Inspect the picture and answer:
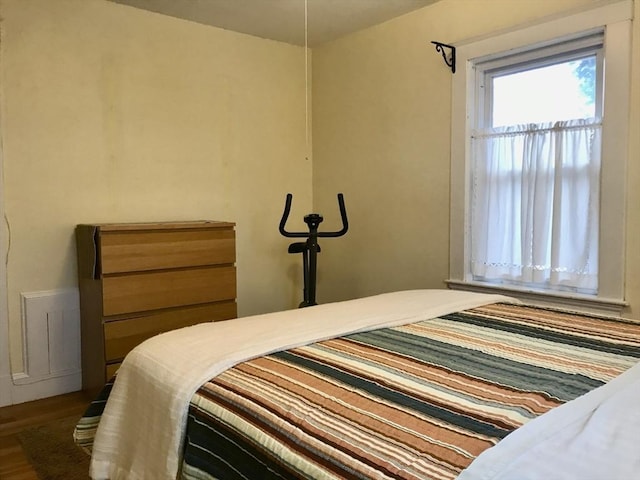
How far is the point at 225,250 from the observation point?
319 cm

....

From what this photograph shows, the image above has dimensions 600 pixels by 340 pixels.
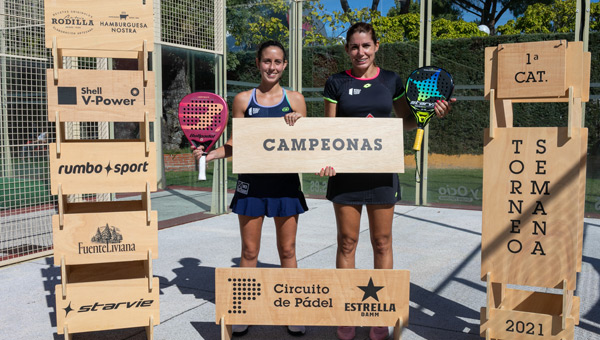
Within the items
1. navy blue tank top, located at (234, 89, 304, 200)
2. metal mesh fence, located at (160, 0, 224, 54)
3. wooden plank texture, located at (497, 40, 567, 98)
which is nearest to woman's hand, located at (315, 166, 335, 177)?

....

(The exercise):
Rewrite the entries from the line with "From what this" up to and including the line with "which is nearest", swapping "located at" for "positioned at" and changing nothing else. Omit the pictures.

(Written response):
From what this photograph shows, the image above has dimensions 600 pixels by 340 pixels.
Within the items
1. navy blue tank top, positioned at (234, 89, 304, 200)
2. metal mesh fence, positioned at (160, 0, 224, 54)
3. wooden plank texture, positioned at (497, 40, 567, 98)
which is nearest to woman's hand, positioned at (315, 166, 335, 177)?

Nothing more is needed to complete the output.